14−2
困惑した様子で言葉をつまらせると、腕を組んで訝しげに眉を寄せていた彼が深いため息を漏らした。
「はぁ……なぜ敬語で話す。僕は身請け以外の件を除けばお前に何もしない」
「え、いや、その……ろ、ロード代理って聞いたからっ」
「それ以前に僕は十四歳で同い年だ」
「はぅっ!」
じとりと睨まれ、萎縮する。正論ゆえに何も言えない。
「お…おっ…」
言葉が出ない。しばらく気まずい沈黙が続く。
ぷるぷる震えながら指をもじもじさせて視線を彷徨わせた——もう、どうにでもなれっ!
意を決したように固く瞼を瞑って、思い切り声を発した。
「お……オズっ!」
震える声で、彼の名前を呼ぶ。
その瞬間——彼の深緑色の瞳がわずかに揺れた気がした。
「ああ」
こ、これでいいのだろうか?
怒られるんじゃないかと身構えていたけれど、返ってきたのは予想外に穏やかな返事だった。
恐る恐るわずかに瞼を開けると——彼の表情を見て、残りの瞼が自然と上がった。
いつもの不敵な笑みとは違う。その端正な顔立ちにふさわしい、柔らかな笑みを浮かべていた。
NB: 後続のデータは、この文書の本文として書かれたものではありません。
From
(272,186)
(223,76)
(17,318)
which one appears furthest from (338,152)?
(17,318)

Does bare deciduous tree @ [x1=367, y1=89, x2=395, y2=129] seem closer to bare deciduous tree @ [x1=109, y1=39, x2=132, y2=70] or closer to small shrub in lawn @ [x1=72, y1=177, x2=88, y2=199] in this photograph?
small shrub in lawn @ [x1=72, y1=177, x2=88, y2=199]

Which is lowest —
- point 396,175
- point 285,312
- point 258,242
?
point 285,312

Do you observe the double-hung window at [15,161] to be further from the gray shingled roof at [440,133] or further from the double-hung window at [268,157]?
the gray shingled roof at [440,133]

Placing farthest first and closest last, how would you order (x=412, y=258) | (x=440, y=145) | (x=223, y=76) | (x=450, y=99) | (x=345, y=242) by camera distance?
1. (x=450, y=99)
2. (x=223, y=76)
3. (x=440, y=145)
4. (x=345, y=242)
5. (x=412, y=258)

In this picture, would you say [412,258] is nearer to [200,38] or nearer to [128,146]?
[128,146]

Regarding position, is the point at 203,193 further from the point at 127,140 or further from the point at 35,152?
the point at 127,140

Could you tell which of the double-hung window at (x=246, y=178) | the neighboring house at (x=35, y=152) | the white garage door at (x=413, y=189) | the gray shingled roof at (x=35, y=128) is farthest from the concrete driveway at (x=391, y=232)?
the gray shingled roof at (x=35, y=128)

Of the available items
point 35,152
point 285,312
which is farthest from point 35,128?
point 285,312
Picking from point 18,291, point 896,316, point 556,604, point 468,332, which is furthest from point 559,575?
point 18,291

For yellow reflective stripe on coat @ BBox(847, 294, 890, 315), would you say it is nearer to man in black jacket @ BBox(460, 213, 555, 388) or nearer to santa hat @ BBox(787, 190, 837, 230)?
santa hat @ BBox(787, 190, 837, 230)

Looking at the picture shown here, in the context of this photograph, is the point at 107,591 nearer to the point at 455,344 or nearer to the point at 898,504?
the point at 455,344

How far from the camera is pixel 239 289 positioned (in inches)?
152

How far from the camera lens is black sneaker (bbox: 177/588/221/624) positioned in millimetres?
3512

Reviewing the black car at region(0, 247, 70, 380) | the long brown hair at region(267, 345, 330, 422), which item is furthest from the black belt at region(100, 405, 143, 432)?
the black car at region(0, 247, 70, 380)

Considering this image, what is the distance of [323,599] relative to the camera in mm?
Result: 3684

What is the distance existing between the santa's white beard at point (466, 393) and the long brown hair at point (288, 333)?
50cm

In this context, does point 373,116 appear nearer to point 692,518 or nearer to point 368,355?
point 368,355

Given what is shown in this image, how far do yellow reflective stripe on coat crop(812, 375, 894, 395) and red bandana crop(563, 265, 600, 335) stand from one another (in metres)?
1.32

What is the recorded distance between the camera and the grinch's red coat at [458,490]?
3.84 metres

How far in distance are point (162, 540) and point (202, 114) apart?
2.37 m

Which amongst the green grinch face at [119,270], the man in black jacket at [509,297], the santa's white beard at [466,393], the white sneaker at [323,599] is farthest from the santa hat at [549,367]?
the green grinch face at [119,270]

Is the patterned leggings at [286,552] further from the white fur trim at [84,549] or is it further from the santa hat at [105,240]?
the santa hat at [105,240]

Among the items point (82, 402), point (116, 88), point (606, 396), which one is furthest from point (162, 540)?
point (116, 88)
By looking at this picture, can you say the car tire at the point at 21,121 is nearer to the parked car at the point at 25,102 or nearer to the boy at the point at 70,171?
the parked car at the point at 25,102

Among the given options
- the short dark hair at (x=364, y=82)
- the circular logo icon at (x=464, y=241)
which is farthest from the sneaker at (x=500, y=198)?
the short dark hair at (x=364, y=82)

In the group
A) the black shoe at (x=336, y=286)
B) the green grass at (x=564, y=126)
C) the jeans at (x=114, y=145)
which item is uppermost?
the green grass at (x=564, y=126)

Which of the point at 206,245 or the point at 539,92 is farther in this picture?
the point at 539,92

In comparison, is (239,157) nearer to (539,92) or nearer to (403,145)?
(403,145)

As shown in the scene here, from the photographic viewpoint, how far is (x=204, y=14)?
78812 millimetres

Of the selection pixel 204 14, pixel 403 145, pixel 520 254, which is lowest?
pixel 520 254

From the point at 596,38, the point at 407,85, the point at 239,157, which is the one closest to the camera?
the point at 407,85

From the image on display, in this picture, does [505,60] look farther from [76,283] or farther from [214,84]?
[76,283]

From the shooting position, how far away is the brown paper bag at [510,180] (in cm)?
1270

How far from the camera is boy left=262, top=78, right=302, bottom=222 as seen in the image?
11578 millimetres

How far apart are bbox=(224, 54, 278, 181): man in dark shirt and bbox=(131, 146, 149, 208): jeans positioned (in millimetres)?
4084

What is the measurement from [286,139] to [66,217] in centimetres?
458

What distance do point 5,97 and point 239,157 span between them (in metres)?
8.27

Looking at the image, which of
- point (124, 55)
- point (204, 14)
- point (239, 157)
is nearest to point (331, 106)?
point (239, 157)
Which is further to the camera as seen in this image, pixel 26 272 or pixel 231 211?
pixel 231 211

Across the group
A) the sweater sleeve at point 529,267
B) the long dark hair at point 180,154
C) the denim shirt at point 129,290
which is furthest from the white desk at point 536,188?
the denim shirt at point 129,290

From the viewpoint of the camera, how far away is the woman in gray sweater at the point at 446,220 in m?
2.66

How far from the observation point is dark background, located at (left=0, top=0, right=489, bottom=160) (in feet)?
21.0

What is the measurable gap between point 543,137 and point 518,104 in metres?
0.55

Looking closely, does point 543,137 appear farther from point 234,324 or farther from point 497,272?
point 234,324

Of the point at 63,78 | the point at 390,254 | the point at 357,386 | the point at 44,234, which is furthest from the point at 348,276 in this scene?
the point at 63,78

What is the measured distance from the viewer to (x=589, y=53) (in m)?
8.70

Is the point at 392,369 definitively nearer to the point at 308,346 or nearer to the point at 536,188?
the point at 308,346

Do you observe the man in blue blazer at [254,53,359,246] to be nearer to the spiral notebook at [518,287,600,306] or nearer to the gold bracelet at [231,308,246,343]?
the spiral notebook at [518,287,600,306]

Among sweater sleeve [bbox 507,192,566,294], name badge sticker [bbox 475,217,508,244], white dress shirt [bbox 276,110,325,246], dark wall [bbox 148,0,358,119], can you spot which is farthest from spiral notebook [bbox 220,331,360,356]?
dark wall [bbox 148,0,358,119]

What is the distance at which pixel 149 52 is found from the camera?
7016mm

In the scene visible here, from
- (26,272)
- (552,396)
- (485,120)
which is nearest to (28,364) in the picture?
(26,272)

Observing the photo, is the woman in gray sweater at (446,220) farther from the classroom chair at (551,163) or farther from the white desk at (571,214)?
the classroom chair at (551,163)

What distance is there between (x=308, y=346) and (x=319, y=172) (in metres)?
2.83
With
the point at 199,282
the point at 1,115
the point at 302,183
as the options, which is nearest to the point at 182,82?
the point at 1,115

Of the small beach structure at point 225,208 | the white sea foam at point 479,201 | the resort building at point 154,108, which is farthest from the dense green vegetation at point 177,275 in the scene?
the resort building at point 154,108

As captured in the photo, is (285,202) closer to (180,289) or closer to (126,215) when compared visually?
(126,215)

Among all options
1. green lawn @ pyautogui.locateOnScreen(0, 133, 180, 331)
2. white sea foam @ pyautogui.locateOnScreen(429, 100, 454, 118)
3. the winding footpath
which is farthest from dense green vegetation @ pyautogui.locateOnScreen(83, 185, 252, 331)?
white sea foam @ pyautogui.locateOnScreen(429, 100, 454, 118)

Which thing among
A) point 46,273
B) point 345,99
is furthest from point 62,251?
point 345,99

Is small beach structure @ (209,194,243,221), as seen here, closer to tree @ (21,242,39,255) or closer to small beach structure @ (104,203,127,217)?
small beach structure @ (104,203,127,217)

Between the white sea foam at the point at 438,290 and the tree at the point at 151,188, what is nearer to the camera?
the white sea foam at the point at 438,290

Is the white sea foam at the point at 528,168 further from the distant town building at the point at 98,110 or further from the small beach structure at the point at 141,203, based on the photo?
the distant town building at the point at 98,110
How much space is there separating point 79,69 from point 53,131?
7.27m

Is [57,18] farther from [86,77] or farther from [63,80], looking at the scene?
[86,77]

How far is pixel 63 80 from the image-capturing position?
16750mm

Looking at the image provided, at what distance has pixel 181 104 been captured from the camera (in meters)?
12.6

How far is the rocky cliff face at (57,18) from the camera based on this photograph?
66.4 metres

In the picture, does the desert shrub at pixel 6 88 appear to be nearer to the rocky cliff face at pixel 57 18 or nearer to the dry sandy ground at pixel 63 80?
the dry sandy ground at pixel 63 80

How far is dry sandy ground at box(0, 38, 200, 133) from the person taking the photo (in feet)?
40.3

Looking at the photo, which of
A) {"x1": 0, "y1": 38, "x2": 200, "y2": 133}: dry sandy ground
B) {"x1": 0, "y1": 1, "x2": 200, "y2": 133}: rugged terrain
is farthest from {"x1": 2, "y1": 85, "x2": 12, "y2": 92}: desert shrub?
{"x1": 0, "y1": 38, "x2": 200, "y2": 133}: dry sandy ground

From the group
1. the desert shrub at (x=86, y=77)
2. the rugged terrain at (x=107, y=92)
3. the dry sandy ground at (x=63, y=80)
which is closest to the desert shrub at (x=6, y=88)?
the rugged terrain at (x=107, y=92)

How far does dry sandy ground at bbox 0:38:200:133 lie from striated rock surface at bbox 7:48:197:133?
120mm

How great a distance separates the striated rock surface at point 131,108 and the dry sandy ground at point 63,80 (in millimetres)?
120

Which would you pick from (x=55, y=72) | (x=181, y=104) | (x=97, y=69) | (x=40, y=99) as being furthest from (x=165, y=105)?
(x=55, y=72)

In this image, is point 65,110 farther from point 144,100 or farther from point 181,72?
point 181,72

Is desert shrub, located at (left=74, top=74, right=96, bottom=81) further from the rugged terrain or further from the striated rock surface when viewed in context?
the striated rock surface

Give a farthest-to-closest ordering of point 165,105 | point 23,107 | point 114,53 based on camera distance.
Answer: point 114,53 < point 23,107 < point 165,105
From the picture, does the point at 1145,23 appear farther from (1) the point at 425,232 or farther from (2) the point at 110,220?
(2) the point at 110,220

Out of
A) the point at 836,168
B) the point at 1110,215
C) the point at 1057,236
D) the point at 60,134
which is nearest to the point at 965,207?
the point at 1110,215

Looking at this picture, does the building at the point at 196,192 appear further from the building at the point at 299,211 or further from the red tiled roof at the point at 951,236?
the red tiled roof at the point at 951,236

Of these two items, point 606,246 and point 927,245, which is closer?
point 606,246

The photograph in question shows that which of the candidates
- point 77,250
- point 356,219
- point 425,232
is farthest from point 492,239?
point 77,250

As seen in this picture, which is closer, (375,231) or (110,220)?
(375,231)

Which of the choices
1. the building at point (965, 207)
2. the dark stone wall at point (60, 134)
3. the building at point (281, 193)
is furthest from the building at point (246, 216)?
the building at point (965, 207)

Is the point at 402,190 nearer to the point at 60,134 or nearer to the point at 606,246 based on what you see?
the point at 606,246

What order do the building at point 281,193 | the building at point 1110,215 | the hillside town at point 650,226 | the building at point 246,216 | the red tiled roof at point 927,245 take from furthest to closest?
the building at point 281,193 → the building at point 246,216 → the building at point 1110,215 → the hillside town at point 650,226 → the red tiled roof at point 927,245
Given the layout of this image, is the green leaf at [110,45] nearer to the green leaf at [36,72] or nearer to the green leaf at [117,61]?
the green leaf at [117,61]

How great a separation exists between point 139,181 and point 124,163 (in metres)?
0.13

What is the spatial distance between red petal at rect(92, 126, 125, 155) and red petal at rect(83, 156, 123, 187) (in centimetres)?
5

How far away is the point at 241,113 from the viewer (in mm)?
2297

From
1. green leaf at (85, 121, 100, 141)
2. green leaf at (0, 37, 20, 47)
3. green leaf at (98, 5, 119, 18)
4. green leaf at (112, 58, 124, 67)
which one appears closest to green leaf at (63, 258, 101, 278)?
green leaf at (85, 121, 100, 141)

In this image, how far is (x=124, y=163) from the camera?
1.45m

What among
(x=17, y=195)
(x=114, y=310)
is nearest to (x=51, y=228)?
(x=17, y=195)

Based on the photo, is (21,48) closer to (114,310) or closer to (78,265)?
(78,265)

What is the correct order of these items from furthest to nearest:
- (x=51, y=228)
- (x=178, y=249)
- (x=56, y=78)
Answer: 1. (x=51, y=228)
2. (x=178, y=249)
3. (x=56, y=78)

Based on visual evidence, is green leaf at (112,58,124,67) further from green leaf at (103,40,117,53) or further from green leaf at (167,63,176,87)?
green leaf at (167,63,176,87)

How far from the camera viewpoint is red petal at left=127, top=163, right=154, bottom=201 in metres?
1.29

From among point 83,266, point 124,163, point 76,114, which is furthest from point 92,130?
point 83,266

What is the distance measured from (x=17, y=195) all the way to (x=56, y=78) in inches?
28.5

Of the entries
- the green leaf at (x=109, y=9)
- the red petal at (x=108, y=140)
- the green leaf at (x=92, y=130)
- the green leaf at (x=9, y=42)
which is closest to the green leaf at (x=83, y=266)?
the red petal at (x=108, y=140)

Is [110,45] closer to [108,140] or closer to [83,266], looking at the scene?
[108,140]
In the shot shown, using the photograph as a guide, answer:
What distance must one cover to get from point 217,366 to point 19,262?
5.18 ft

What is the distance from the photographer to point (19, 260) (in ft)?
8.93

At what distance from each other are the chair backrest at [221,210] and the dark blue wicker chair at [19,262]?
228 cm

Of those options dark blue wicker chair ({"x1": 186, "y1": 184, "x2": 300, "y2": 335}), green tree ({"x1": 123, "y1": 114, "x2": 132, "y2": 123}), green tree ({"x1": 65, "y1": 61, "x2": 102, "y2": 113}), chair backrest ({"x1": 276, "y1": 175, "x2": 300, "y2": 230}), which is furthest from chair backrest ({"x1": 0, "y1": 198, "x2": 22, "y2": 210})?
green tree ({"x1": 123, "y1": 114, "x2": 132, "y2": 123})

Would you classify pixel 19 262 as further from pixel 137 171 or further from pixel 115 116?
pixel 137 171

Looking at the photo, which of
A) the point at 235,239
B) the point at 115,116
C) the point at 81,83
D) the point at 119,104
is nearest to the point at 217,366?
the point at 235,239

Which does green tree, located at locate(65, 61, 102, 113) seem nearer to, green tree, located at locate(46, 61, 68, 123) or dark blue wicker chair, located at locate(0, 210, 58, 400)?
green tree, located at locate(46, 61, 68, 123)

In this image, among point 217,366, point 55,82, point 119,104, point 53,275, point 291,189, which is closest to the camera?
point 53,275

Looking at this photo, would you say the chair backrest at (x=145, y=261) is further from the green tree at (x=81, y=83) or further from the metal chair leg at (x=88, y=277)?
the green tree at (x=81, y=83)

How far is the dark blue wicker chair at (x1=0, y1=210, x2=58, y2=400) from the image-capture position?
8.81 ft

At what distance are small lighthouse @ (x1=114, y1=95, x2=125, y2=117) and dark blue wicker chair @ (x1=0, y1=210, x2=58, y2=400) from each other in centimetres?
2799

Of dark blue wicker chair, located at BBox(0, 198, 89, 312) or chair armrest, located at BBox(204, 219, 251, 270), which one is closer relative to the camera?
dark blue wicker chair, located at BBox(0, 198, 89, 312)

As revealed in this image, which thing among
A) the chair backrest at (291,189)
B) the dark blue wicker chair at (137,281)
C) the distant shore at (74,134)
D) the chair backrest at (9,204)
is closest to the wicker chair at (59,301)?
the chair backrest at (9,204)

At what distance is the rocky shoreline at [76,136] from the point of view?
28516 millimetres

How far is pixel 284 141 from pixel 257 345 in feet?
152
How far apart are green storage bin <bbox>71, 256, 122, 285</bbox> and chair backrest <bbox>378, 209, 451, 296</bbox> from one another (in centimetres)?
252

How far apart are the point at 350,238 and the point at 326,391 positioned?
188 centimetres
まるで、何か嬉しいことがあった時の子供のような——そんな無邪気な表情。
「……」
その笑みを見て呆然として言葉を失う。
——あ、こんな顔も浮かべられるんだ。
彼は怖い人だと思っていた。傲慢で、皮肉屋で、いつも人を見下すような態度を取る——そんな人間だと。
けれど、今の笑顔は……なんだか、普通の男の子みたいだった。
胸の奥で、何かがほんの少しだけ緩んだ気がする。
そんなことを呆然と思っていると、彼はまた無表情に戻って私の横を通り過ぎた。夕暮れの光が、彼の背中を赤く染めている。
けれど——さっきまで感じていた恐怖が、ほんの少しだけ和らいでいた。
もしかして、この人……本当はそんなに悪い人じゃないのかも。
「ほら、何をしている。もう一件いくぞ」
「え、え!? いや、あの! もうやめたほうが!」
いつもの調子で慌てて返す。けれど、心のどこかで——彼のことを少しだけ見直していた。
「何が不安なんだ。物を投げられたぐらいで……」
「あれ当たりどころが悪かったら死ぬやつ!」
そう言ってまた衝動的に彼の足にしがみつくも、またザザーっとそのまま足を引きずられる。
「うわーん! やめてよぉ〜!」
ついに私の泣き声が辺りに響いた——その瞬間。
「——あれ? マティアちゃん?」
——ビクッ!
聞き覚えのある声に、体が石のように固まった。
心臓が、ドクン、ドクンと嫌な音を立てて脈打つ。全身の血が一気に凍りついたような感覚を覚えて、呼吸が浅くなった。
い、嫌だ……この声……。
ギギギとゆっくり振り返る——見知った顔の男性がこちらを心配そうに見下ろしていた。
「どうしたんだい? 足になんかしがみついて……」
——その瞬間、世界から色が失せた気がした。
そのサラサラな青い髪が秋の風で揺れ、その優しげな青い瞳を下げて首を傾げる。腰に憲兵特有の支給された剣をぶら下げたその男性——。
目を見開いたまま、口をわなわなさせる。喉が渇いて、声が出ない。
ああ、どうやって彼の顔を忘れることができようか。
アメリア姐さんの心を射止め、あの超難関な身請け制度を突破した男性。
姐さんが……あんなにも嬉しそうに名前を呼ぶ相手。
姐さんが……私じゃなく、彼を選んだ。
——『ヘンリー・カルヴァート』。
胸の奥が、ギリギリと音を立てて軋んだ。
嫉妬と羨望と、それから——言葉にできない複雑な感情が、胸の中で渦を巻く。
「マティアちゃん? 顔色悪いけど、大丈夫……?」
彼の優しい声が耳に届く。
——ああ、やめて。
そんな優しい声で話しかけないで。
その優しさが、アメリア姐さんを奪った優しさが——胸を抉る。
「……っ」
気づいたら、オズの足から手を離していた。
一歩、また一歩と後ずさる。
ヘンリーから、逃げるように。
けれど——彼の優しい青い瞳が、まっすぐ私を見つめていた。